I would create a procedure that handles one node and takes the node as parameter (the first call would take the root node). It then calls it self whenever it has to “move on” to another node and takes that node as a parameter.

The procedure has to figure out whether the animal has been identified or not and thus whether it should make another recursive call.

Hope it helps.

Kind regards
Bent Bracke

cantanima · September 2, 2024, 3:58pm

Don’t let yourself get too frustrated; binary trees and recursion are both very good at deflating most aspiring programmers’ egos. Once we get used to them, they’re not so bad, but only relatively speaking, and I know a few people who’ve been in the business a long while and still tremble at the sight of them.

To @bracke’s hint I would add that recursive functions are almost always simple in their structure. Given an input I, the recursive function F:

Tests if I satisfies a condition. (Often called the “terminal condition”.) In the classical case of the Fibonacci sequence, if I = 1 or I = 2
1. If so, it returns either I or some easily-computed value based on it. Fibonacci: then return 1;.
2. If not, it recurses; that is, it calls itself with one or more different parameters typically obtained by modifying I. Fibonacci: else return F (I - 1) + F (I - 2);.
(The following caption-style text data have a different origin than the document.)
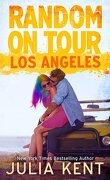 Random, Tome 7 : Random on Tour : Los Angeles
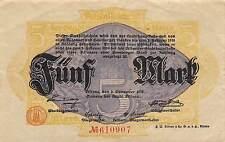 Germany / Altona 5 Mark  2.11.1918  Circulated Banknote GH14
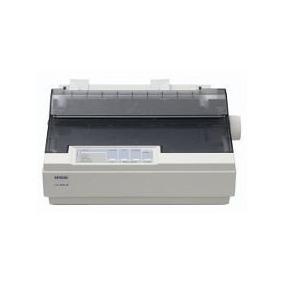Impressora Matricial Epson Lx300+ Nova (lx350)
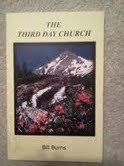 Paperback The Third Day Church Book
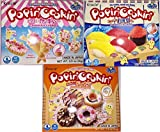 Popin' Cookin' DIY Candy Kit (3 Pack Variety) - Tanoshii Cakes, Sushi and Donuts from Kracie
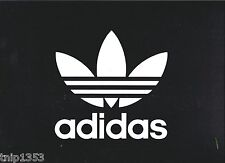 Small Adidas Black and White Sign For Home-Car-Office 9 inches X 12 inches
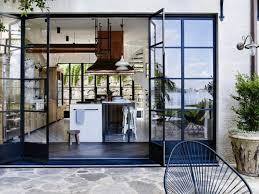 cuisine sous veranda 1001 idées d aménagement d une cuisine d été extérieure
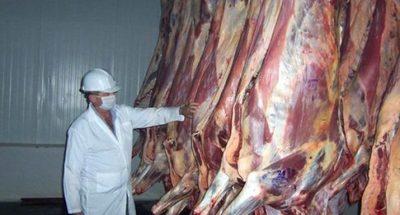 ARP aboga por política nacional de la carne que beneficie al consumidor y amplíe mercados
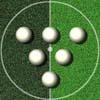 Snooker-fotbal joc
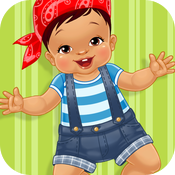 Chic Baby - Dress Up Game icon
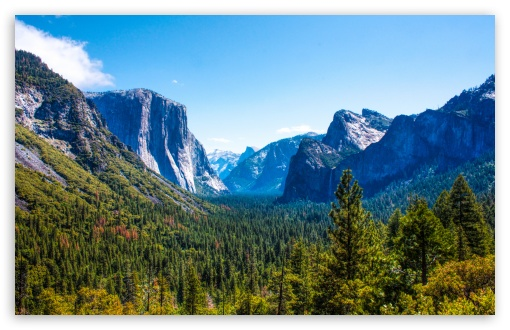 Yosemite National Park Yosemite valley ❤ 4K UHD Wallpaper for Wide 16:10 5:3 Widescreen WHXGA WQXGA WUXGA WXGA WGA ; 4K UHD 16:9 Ultra High Definition 2160p 1440p 1080p 900p 720p ; UHD 16:9 2160p 1440p 1080p 900p 720p ; Standard 4:3 5:4 3:2 Fullscreen UXGA XGA SVGA QSXGA SXGA DVGA HVGA HQVGA ( Apple PowerBook G4 iPhone 4 3G 3GS iPod Touch ) ; Smartphone 5:3 WGA ; Tablet 1:1 ; iPad 1/2/Mini ; Mobile 4:3 5:3 3:2 16:9 5:4 - UXGA XGA SVGA WGA DVGA HVGA HQVGA ( Apple PowerBook G4 iPhone 4 3G 3GS iPod Touch ) 2160p 1440p 1080p 900p 720p QSXGA SXGA ;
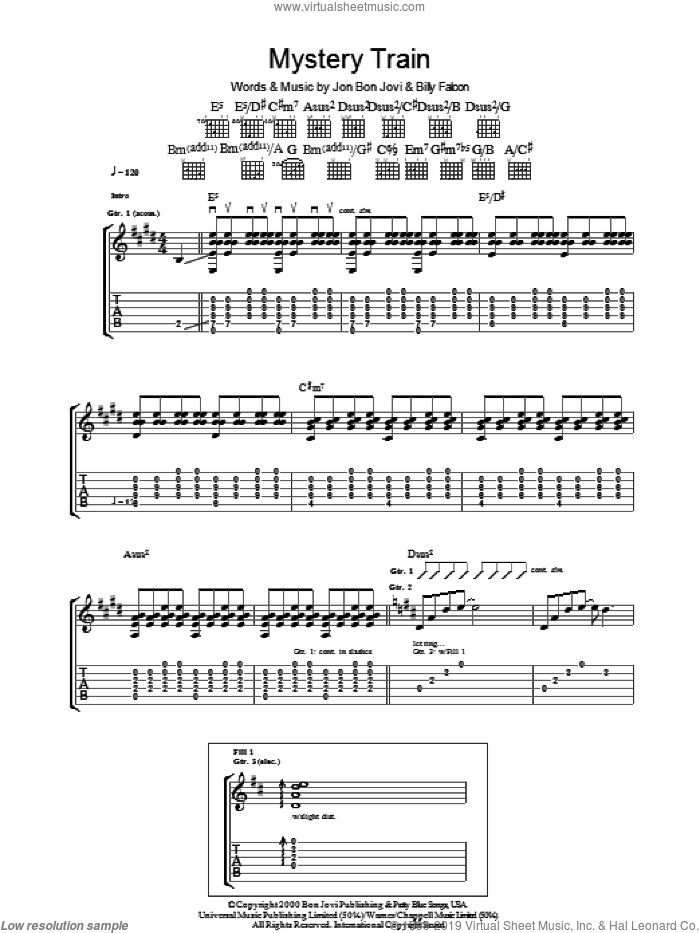 Mystery Train sheet music for guitar (tablature) by Bon Jovi and Billy Falcon, intermediate skill level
That’s it. That’s the essence of recursion. If you’re familiar with induction in mathematics, it’s basically the same thing. (If not, don’t worry about it. Induction deflates most aspiring mathematicians’ egos, too.)

Common problems people have with recursion:

they fail to test for every potential terminal condition;
they call the function with the same input parameter, leading to an infinite loop.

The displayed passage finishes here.